What with my wife and daughter vegans now, I bought myself a meat-eater to keep me company. You know the kind—a Venus flytrap, one with some evil-looking pods just waiting to take on flies and the lousy stink bugs that buzz around and seem to wait for a swat from the nearest magazine. At $9.99 from Walmart, a bargain.
I named it, too. It goes by “Delicatessen,” “Deli” for short and for obvious reasons. The girls refuse to call it anything but creepy. They watched it for fifteen minutes and put in a prayer for it to die, but I told them the store clerk had said these things have an excellent shelf life if properly cared for.
I let them know I knew what needed to be done, straight away leaving the side door open for fifteen minutes as if I were going shopping. “One hour,” my wife said when she assessed the damage, “and then I get the swatter.”
I sat back in the living room and waited, giving Deli all the room it needed to seduce a meal. It looked alert, comfortable in its peat and perlite, the artificial bog it was supposed to thrive in.
Just under the one-hour limit, as if Deli could tell time, one fly settled and was trapped just like the ones in the video I’d watched at the store. I let out a whoop, and my wife dashed in as if she thought maybe I’d laid a finger on one of Deli’s pods and gotten a little nip for my trouble.
“Good,” she said, and took to swatting while I moved Deli onto a bookcase shelf, taking a set of Dan Brown novels down to the basement bookshelf. It had space. It had the recommended plastic pot. When dinner was served, I ate my vegetables and berries with a smile, leaving my stash of red meat in the refrigerator for a night.
Right after dinner, Deli closed on a gnat my wife had missed, but a few seconds later, the gnat scooted out from between Deli’s teeth and flew away like a miracle. “That thing needs a dentist,” my daughter said, but I reminded her how smart Deli was.
“It only wants bugs that are worth the effort. It knows not to bother with the small stuff.”
And sure enough, within the hour, Deli closed a pod on another fat fly. I went to bed a happy man.
In the morning, though, those two successful pods had turned black, an ominous sign for a plant that feasted on meat. “What was it eating at the store?” my wife said. “It looks like it has a plant’s version of colon cancer from all that meat.”
“Paleo,” my daughter said. “We talked about that in health class last month.”
It seemed to have lost its appetite, too. It began to shrivel, like it was shrinking within itself in a way that made me think it was depressed.

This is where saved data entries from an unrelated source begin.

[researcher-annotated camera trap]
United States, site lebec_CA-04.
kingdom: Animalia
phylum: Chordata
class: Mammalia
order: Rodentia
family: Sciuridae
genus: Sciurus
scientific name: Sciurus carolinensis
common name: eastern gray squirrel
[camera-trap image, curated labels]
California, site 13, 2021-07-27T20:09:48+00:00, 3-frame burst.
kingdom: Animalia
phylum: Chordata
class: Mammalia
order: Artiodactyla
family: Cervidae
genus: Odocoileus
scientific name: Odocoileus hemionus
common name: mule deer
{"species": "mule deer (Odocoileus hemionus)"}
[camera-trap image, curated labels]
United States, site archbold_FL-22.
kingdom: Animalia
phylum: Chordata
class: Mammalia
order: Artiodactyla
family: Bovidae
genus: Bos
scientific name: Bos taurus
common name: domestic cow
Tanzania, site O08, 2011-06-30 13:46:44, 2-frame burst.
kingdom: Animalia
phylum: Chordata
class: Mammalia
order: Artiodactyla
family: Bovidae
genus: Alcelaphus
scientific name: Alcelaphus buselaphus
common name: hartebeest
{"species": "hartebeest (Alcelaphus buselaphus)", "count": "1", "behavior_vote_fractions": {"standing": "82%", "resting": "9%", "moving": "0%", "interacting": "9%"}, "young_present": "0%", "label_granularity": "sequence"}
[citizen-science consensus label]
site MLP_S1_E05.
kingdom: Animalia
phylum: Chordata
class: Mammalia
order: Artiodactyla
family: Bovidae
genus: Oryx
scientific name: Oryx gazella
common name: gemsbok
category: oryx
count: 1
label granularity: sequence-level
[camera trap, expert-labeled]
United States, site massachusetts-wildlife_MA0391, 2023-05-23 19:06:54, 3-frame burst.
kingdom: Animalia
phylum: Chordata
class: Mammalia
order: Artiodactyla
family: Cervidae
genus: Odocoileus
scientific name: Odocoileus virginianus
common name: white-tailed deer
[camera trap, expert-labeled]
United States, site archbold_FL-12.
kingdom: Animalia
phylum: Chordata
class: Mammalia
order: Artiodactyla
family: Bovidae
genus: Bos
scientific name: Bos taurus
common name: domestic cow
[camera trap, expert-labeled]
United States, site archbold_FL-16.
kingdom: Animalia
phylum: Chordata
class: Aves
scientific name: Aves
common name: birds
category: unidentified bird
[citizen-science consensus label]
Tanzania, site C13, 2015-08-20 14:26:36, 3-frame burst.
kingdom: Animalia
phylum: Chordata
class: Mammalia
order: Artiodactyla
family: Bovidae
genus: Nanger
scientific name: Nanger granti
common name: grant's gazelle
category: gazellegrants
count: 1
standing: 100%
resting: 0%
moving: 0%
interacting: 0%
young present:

I moved it to the bedroom. I cleared a space by taking down three years of my daughter’s school photos. “There’s still K through 4 plus eighth,” I said.
“That keeps the cute and the present.”
“That filth isn’t coming into this bedroom,” she answered, setting Deli back on the living room bookshelf and restoring grades 5-7. “And from now on, go to the store and buy some ready-to-eat bugs for that horror.”
I checked on Deli twice during the night. I moistened the soil and whispered encouragement and comfort.
In the morning, Deli’s remaining pods looked crippled, like it couldn’t feed itself even if I laid a fly right in the middle of one of its tongues. I Googled what I could about wilt and shrivel, and there was a reminder that if Deli lived outside and winter was coming, that condition would be normal.
Inside and wilted pretty much meant Deli was doomed. By dinner time, the entire plant had collapsed onto the peat.
My wife said, “Well, you tried. Those things belong outside.” She swatted one last fly and shouted, “Yes!” in triumph.
She carried the pot downstairs, but she didn’t bring up the Dan Brown books. “Good riddance,” she said. “He’s such a bad writer.”
When I fried myself a couple of hamburgers for dinner and opened a bag of chips, my daughter said, “Remember the Deli” and laughed. She cackled so exactly like Miss Gulch I expected her face to turn green and her nose to grow and narrow.